TASK REQUIREMENTS
Reproduce the material below word for word, starting at the line containing "By what distance" and continuing through the final line of the material, with both of those lines included.

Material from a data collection
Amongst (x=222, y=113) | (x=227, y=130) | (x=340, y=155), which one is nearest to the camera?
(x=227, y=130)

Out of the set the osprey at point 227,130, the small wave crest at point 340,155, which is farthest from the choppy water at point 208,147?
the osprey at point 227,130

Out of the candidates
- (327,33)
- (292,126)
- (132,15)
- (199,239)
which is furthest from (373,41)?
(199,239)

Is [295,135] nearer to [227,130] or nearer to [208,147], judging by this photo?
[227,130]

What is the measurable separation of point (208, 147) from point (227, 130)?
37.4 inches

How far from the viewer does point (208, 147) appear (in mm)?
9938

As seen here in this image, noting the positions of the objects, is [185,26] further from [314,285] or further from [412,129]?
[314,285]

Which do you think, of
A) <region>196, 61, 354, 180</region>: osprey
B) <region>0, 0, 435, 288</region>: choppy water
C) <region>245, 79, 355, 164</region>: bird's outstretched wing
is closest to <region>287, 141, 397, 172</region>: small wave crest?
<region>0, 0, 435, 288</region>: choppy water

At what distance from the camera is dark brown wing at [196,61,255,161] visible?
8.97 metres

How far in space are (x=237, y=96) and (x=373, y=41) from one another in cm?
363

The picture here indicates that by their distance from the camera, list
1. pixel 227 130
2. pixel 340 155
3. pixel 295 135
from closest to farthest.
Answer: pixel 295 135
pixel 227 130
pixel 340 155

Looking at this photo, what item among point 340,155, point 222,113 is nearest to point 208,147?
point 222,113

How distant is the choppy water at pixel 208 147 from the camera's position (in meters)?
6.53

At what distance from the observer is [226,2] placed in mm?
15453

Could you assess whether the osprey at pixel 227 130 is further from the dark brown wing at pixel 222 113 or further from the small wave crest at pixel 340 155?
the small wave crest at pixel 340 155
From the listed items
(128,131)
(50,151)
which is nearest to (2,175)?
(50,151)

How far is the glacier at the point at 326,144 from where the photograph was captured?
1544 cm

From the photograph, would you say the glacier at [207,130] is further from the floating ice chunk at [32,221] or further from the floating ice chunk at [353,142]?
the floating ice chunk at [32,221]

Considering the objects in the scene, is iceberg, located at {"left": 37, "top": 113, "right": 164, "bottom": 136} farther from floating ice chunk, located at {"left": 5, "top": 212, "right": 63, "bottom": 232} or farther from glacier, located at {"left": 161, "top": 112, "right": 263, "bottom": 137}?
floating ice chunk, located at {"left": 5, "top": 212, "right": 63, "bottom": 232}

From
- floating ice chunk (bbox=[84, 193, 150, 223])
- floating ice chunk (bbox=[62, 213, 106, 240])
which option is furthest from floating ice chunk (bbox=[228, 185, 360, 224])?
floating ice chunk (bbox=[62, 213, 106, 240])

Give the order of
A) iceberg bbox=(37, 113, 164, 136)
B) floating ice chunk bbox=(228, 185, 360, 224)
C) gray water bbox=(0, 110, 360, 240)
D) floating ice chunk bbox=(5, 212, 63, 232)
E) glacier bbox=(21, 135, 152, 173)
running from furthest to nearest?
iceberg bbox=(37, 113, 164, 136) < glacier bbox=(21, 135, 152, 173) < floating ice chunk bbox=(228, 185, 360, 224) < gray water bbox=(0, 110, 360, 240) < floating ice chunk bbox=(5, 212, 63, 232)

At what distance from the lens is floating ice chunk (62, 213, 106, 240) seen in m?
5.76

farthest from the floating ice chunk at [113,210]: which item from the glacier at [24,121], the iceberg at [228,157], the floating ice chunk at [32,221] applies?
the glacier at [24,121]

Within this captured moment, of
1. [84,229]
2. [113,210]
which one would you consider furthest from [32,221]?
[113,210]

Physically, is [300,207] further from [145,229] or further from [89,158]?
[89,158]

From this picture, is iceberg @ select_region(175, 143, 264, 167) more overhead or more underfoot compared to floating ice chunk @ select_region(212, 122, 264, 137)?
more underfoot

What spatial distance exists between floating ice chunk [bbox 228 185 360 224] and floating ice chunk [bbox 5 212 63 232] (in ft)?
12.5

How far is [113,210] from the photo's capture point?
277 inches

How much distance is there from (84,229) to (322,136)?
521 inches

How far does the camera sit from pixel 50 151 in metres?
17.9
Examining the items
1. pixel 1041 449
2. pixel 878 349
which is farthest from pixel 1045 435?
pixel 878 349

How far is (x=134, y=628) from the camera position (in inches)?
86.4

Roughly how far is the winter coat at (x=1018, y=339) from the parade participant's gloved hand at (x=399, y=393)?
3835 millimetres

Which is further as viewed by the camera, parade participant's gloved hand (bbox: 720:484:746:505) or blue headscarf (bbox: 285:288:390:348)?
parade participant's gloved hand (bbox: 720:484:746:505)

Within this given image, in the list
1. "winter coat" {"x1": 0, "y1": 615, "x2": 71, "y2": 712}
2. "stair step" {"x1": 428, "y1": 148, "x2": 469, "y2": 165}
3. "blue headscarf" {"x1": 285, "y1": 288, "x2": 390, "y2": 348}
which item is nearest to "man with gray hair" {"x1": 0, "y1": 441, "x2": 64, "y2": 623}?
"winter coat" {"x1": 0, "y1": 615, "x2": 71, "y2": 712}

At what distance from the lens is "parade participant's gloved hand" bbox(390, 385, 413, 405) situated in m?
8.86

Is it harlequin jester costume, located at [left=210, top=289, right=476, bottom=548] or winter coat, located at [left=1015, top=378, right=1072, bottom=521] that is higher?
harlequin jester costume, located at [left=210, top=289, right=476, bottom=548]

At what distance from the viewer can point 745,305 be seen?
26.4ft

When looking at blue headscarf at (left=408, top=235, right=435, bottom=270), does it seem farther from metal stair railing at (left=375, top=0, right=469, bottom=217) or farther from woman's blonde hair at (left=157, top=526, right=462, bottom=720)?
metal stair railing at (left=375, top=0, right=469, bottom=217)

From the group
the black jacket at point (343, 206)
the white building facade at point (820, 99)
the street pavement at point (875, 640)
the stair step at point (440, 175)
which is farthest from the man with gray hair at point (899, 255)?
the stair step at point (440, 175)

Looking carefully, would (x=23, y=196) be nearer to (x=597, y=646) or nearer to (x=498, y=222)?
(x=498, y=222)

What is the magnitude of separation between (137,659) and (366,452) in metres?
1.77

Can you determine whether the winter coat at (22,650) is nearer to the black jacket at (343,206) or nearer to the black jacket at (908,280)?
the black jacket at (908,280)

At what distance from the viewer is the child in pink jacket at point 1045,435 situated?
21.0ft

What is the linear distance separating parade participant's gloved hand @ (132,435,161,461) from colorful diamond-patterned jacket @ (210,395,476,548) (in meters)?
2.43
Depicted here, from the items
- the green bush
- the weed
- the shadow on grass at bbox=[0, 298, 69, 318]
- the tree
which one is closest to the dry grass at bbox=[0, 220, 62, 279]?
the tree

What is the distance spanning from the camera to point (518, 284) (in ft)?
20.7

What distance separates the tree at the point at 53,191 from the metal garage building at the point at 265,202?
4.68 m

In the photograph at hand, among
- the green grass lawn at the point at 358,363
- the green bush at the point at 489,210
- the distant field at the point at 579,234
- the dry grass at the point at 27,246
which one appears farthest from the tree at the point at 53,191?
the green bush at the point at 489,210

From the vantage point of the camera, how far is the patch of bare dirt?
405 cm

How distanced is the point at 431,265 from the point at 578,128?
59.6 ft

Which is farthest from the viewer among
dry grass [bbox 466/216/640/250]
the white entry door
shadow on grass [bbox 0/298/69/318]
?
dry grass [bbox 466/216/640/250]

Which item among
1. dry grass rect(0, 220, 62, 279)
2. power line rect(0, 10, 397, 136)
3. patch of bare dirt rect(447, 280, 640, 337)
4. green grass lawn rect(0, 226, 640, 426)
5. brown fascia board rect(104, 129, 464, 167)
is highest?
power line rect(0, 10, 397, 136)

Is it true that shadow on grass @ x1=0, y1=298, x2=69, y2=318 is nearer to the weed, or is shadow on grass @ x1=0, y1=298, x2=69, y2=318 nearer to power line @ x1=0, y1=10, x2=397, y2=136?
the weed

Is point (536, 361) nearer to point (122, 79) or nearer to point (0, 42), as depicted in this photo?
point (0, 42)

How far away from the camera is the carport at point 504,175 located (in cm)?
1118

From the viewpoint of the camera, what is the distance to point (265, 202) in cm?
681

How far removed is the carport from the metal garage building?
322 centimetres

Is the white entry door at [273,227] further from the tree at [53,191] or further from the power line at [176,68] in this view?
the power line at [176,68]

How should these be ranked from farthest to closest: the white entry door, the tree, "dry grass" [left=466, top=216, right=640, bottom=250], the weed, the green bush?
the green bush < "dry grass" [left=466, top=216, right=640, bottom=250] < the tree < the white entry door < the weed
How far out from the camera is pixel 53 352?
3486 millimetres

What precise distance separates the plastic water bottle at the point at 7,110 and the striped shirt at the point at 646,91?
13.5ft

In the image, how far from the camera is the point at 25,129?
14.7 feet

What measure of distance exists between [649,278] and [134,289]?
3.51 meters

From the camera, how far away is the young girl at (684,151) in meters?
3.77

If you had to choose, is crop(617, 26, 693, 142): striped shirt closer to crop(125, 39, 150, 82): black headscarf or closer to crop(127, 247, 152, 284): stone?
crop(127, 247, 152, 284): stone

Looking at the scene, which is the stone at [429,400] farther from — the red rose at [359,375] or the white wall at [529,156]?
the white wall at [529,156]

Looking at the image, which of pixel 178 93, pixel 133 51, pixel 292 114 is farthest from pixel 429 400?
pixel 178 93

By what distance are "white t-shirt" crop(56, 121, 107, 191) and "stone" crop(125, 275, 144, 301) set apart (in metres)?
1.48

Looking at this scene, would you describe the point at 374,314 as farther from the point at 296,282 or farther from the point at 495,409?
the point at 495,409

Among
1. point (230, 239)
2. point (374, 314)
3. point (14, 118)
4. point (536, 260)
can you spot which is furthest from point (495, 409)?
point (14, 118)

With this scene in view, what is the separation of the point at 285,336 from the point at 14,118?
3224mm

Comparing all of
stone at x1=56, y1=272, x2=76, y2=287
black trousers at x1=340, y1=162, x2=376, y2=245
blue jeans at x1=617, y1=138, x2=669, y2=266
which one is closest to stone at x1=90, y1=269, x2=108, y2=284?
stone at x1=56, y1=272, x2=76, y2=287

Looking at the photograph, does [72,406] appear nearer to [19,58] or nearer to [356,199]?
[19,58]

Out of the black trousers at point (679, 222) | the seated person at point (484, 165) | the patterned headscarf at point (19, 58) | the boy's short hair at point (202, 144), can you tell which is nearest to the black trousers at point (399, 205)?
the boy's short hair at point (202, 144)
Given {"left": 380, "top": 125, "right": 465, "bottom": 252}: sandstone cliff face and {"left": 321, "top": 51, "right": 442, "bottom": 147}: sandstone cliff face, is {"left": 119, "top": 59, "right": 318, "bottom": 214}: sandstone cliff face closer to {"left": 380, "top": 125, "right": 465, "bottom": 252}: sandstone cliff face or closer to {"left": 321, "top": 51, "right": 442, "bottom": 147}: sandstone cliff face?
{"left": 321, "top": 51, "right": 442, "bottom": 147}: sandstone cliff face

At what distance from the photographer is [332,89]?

OUTPUT
By what distance are "white t-shirt" crop(56, 121, 107, 191) and "stone" crop(125, 275, 144, 301) set apart (in metres)?
1.48

Looking at this scene, would you describe the point at 374,314 as farther from the point at 296,282 or farther from the point at 495,409?
the point at 495,409

Among
1. point (230, 239)
2. point (374, 314)
3. point (14, 118)
4. point (536, 260)
can you spot which is furthest from point (495, 409)?
point (14, 118)

With this scene in view, what is the separation of the point at 285,336 from the point at 14,118?
3224mm

Comparing all of
stone at x1=56, y1=272, x2=76, y2=287
black trousers at x1=340, y1=162, x2=376, y2=245
blue jeans at x1=617, y1=138, x2=669, y2=266
which one is closest to stone at x1=90, y1=269, x2=108, y2=284?
stone at x1=56, y1=272, x2=76, y2=287

Looking at the photograph, does [72,406] appear nearer to [19,58] or nearer to [356,199]?
[19,58]

Out of the black trousers at point (679, 222) | the seated person at point (484, 165) | the patterned headscarf at point (19, 58) | the boy's short hair at point (202, 144), can you tell which is nearest to the black trousers at point (399, 205)?
the boy's short hair at point (202, 144)
Given {"left": 380, "top": 125, "right": 465, "bottom": 252}: sandstone cliff face and {"left": 321, "top": 51, "right": 442, "bottom": 147}: sandstone cliff face, is {"left": 119, "top": 59, "right": 318, "bottom": 214}: sandstone cliff face closer to {"left": 380, "top": 125, "right": 465, "bottom": 252}: sandstone cliff face or closer to {"left": 321, "top": 51, "right": 442, "bottom": 147}: sandstone cliff face?
{"left": 321, "top": 51, "right": 442, "bottom": 147}: sandstone cliff face

At what distance from the photographer is [332,89]?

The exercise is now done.